■ Selected excerpt
[Start of section]
Corals: environmental records of the past

Humans are wonderful creatures; our intellect has allowed us to thrive on this planet through impressive technological and scientific advances. However, this success has come at a cost. For example, most marine ecosystems are now under pressure from a variety of stressors mostly linked to human activities. In the case of coral reefs, these stressors include a combination of global pressures in the form of warming and ocean acidification, and local pressures which include overfishing, habitat destruction, pollution, increased sedimentation, to name just a few. This pressure has caused a worldwide loss and degradation of coral reefs; however, there are still questions about the full scale of these changes and on the ability of corals to withstand them. For example, we know that extreme heat can kill corals, but it is not fully understood how quickly corals can increase their tolerance to thermal stress, or how local and global stressors interact with each other. The latter is crucial because while fixing global warming and ocean acidification requires a global effort, but local governments and managers can implement policies to remove or reduce local stressors and give corals a better fighting chance in the face of climate change.

Massive colony of Sidereastrea siderea colony in Martinique. Photo: Jean-Philippe Maréchal (2021).

One of the reasons for current knowledge gaps is the lack of long-term temporal observations of key environmental parameters, such as temperature, salinity, or the pH of seawater. Historically, we either lacked the technology to monitor these parameters, access to such technology was expensive or there was no clear understanding of the need to monitor these parameters. Therefore, to put current changes in perspective, accounting for natural variability, it is necessary to find ways to fill knowledge gaps, and corals can help us to do so!

Reef forming corals precipitate a calcium carbonate skeleton that forms the reef foundation.  These skeletons come in all shapes and sizes, from the delicate and intricate branching corals to the massive types that are named as such due to their stable ball- or boulder-shaped skeleton. The skeletons of corals are attractive to paleoceanographers because they can tell us about the past, if you know how to read the stories recorded in their skeletons. This is because corals continuously deposit new layers on top of their older skeleton, thus growing bigger and bigger every year and creating a record of their history. Some massive corals can become real life giants as the can live for several centuries, never ceasing to grow. The oldest massive corals are believed to be nearly a thousand years old. But corals are living organisms that respond to their environment as we do, and their skeleton records these changes in a similar way to trees forming rings. In winter, when the waters are cold, corals tend to grow slower and form a denser skeleton while in summer, when it is warmer, corals usually grow faster and form a less dense skeleton. Therefore the skeleton of a massive coral records this seasonal rhythm in the form of annual bands that resemble the rings in the trunk of a tree.
[End of section]
■ Recorded data
[Start of section]
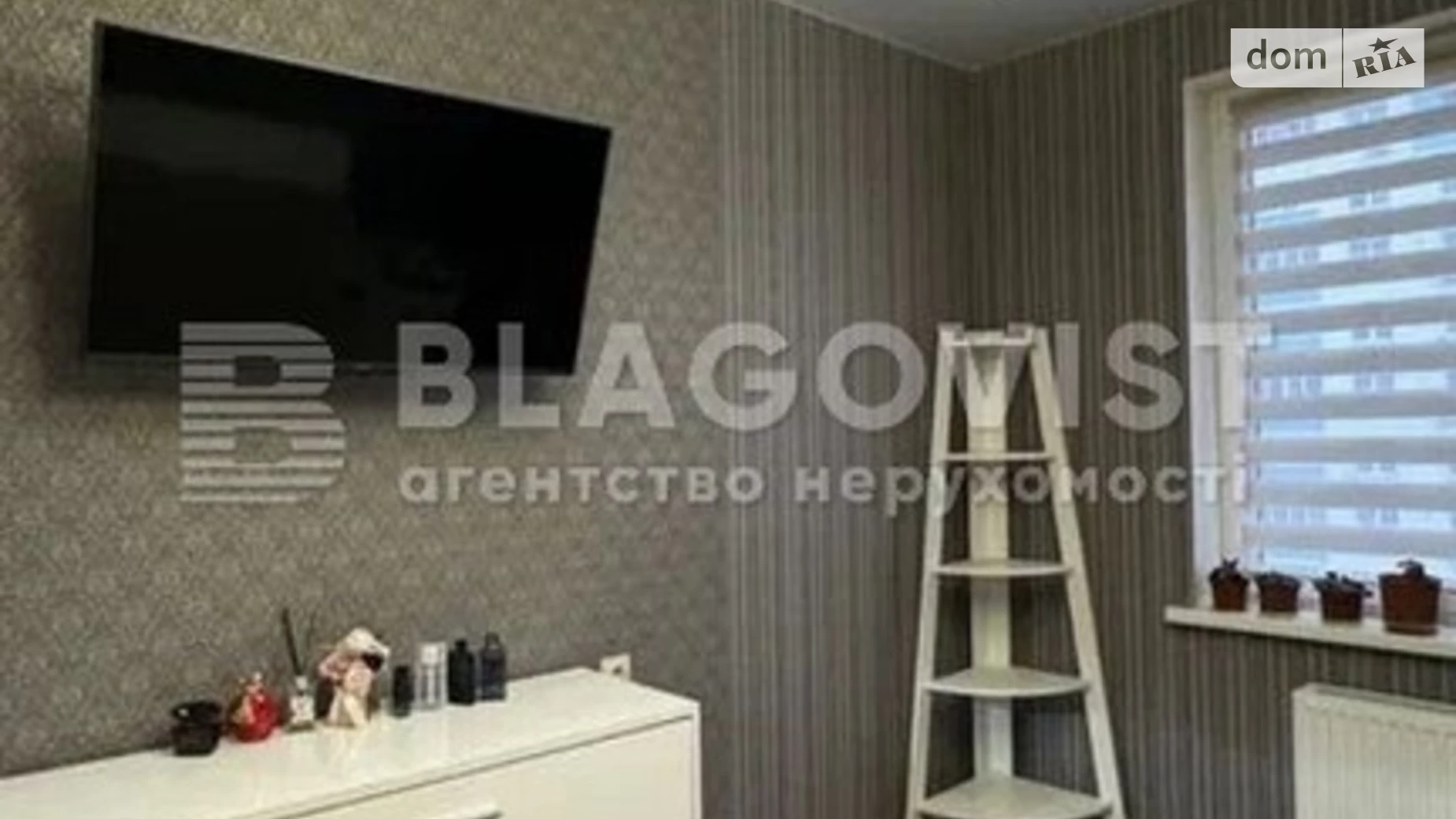 Продається 1-кімнатна квартира 83.1 кв. м у Києві, вул. Сергія Данченка, 32А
[End of section]
■ Problems to solve
1) Answer these about the coral article:
(a) Which two global pressures on coral reefs does it name?
(b) Which three environmental parameters does it give as examples that lack long-term observations?
(c) How old are the oldest massive corals believed to be?
2) Translate this sentence from the coral article into Spanish: "The oldest massive corals are believed to be nearly a thousand years old."
3) Repeat the passage of the coral article word for word, starting with "Massive colony of" and going on through "us to do so!".
Base each answer on the coral article alone.

■ Solutions per task
1)
(a) Warming and ocean acidification.
(b) Temperature, salinity, and the pH of seawater.
(c) Nearly a thousand years old.

2) Se cree que los corales masivos más antiguos tienen casi mil años.

3)
Massive colony of Sidereastrea siderea colony in Martinique. Photo: Jean-Philippe Maréchal (2021).

One of the reasons for current knowledge gaps is the lack of long-term temporal observations of key environmental parameters, such as temperature, salinity, or the pH of seawater. Historically, we either lacked the technology to monitor these parameters, access to such technology was expensive or there was no clear understanding of the need to monitor these parameters. Therefore, to put current changes in perspective, accounting for natural variability, it is necessary to find ways to fill knowledge gaps, and corals can help us to do so!